Il attrapa son bras libre, appuya fortement dessus, le gardant contre le matelas, saisit sa cuisse, la souleva par en dessous. Elle voulut ruer, reculer, rien n’y fit, la drogue agissait toujours.

— Prends ça ! Et retiens la leçon !

Elle faillit crier, grimaça de toutes ses dents pour se retenir.

Pas question de lui faire ce plaisir !

Elle tenta de contrecarrer ses assauts, allant à l’inverse, regimbant du bassin, souleva brusquement sa tête pour le frapper au visage comme il l’avait fait. En vain, il était trop loin et la maintenait avec force, et elle du mal à remettre de la puissance, ses forces encore trop instables. Alors, elle se concentra et lutta, lutta, lutta pour libérer ses mains, réussit à soulever celle bloquée sur le matelas.

— Bouge pas, j’ai dit ! Je ne vais tout de même pas te droguer à chaque fois !

Il lâcha sa cuisse pour la frapper une nouvelle fois, la terrassant.
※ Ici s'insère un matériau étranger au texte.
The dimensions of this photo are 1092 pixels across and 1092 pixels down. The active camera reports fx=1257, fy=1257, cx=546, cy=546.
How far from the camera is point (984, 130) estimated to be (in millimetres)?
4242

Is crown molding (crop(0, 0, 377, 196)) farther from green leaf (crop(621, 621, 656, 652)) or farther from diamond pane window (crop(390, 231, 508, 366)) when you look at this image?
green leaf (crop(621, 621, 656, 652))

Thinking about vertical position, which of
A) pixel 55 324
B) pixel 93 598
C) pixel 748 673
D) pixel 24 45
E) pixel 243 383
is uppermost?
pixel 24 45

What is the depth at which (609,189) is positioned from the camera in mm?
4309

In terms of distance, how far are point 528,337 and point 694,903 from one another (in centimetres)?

Il la tira vers lui, se coucha littéralement sur elle pour la tenir prisonnière, tout en continuant, sauvagement, cruellement, désormais hilare, sûr de sa victoire.

— En même temps, c’est pas mal quand tu te débats…

Non ! Assez !

Dans un effort surhumain, sa main retrouva le cou. Elle le chopa, serra plus fort, grimaçant sous l’effort.

Il voulut l’étrangler aussi. Elle lutta encore, se prenant d’autres coups. Dans un claquement, son autre main se libéra enfin. Elle stabilisa sa prise, envoya de l’énergie dans son bras, souleva, pressa, broya, frappa de l’autre.

Oui, donne tout, c’est maintenant !

Elle se redressa de son coude libre. Au point de bascule, son autre main se joignit à la première, l’armature de métal, écrasant, pulvérisant de concert au son de son cri de rage. Le sang envahit le blanc des yeux de l’homme, souilla les doigts de Tara lorsqu’ils creusèrent la chair.

Elle ignorait depuis quand elle avait été un jouet entre ses mains, complètement à sa merci, poupée démantibulée, désarticulée, écartelée, dépossédée de son corps. Elle attendit encore un peu, le temps de retrouver son souffle et de la vigueur dans tous ses membres. Pour le moment, ses jambes, désespérément léthargiques, douloureuses, ne répondaient pas encore, repliées sous elle assise à côté du corps sans vie.

Seule, elle scruta la pièce du regard, une chambre sans âme, aussi nue qu’elle, avant d’être prise de nausées, crachant une bile acre.